Mi venne da ridere amaramente. «Non ti ho mai chiesto di essere suo padre. Solo di esserci.»
Lui scosse la testa. «Non posso.»
Mi alzai senza dire altro. Fuori pioveva ancora e le luci dei lampioni si riflettevano sulle pozzanghere come piccoli specchi rotti.
Quella notte decisi che era finita. Che non avrei più permesso a nessuno di farmi sentire sbagliata per aver scelto mio figlio prima di tutto.
I mesi passarono lenti ma pieni: Matteo iniziò a giocare a calcio nel campetto sotto casa; io trovai il coraggio di chiedere più ore in libreria e mi iscrissi a un corso serale di letteratura italiana. Mia madre veniva spesso a trovarci e ogni tanto sorrideva vedendomi più serena.
Un giorno incontrai Marco per caso al supermercato. Era con una collega, ridevano insieme davanti allo scaffale dei vini.
Mi vide e si avvicinò. «Ciao Alessia… come va?»
«Bene,» risposi senza esitazione.
«E Matteo?»
«Sta bene anche lui.»
Ci fu un silenzio imbarazzato.
«Spero tu abbia trovato quello che cercavi,» disse infine.
Lo guardai negli occhi per la prima volta senza rabbia né dolore. «Sì,» risposi semplicemente.
Tornai a casa con le borse della spesa pesanti ma il cuore leggero. Matteo mi corse incontro urlando: «Mamma! Ho fatto gol!»
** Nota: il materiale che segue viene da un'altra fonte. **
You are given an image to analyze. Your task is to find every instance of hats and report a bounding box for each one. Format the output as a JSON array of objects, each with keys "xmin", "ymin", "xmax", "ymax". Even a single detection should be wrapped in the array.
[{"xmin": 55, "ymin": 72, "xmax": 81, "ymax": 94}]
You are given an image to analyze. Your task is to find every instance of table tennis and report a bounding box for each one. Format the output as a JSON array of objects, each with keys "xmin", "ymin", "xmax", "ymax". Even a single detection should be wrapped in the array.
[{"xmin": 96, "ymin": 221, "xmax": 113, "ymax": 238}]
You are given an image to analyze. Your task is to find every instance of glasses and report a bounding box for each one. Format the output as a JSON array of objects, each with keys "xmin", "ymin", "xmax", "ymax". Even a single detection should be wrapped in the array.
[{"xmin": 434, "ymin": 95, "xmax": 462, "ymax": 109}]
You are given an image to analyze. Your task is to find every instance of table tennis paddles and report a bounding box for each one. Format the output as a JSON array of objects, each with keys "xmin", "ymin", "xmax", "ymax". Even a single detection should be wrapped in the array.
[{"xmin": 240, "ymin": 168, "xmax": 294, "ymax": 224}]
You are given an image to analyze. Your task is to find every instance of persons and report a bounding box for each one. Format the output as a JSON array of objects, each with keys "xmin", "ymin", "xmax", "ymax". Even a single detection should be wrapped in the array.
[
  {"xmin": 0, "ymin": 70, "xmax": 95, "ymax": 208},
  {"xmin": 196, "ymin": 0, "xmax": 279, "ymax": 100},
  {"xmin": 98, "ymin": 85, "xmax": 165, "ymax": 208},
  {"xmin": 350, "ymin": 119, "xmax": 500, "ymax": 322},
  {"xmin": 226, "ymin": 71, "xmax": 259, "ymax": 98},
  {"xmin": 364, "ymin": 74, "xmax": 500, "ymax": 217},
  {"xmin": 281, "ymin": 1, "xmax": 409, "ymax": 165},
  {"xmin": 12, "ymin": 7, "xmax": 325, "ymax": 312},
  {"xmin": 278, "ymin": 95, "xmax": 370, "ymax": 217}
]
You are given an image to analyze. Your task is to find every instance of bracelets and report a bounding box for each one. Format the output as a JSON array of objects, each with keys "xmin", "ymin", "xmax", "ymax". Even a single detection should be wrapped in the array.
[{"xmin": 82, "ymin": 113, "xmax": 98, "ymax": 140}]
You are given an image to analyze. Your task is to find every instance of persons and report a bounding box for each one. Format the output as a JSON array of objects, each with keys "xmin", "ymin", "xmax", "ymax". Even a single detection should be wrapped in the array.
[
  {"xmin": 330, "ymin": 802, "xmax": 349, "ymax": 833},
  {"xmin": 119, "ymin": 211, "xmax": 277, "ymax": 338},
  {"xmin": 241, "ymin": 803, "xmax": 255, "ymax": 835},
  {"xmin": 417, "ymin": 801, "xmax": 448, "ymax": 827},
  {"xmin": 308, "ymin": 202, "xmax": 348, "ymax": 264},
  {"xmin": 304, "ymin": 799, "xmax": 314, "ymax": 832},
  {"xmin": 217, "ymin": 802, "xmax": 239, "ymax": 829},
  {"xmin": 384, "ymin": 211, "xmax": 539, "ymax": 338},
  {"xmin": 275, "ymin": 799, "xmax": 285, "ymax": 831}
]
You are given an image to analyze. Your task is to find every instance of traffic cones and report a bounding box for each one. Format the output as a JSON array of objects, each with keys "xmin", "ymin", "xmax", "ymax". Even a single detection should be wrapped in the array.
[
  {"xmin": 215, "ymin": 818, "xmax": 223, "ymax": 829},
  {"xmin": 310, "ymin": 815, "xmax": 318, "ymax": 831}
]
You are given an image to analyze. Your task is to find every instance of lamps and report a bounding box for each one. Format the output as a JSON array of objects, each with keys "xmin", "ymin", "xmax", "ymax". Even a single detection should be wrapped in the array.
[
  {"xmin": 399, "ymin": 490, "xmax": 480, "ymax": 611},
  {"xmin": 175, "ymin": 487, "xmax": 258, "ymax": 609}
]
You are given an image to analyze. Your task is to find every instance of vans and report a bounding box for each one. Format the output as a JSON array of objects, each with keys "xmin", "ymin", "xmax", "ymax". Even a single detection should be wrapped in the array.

Lo abbracciai forte, sentendo finalmente che bastavamo a noi stessi.
A volte mi chiedo se sia giusto rinunciare all’amore per proteggere chi ami di più al mondo. Ma poi guardo mio figlio e so che non potrei fare altrimenti.
E voi? Avete mai dovuto scegliere tra ciò che volevate e ciò che era giusto per chi amate?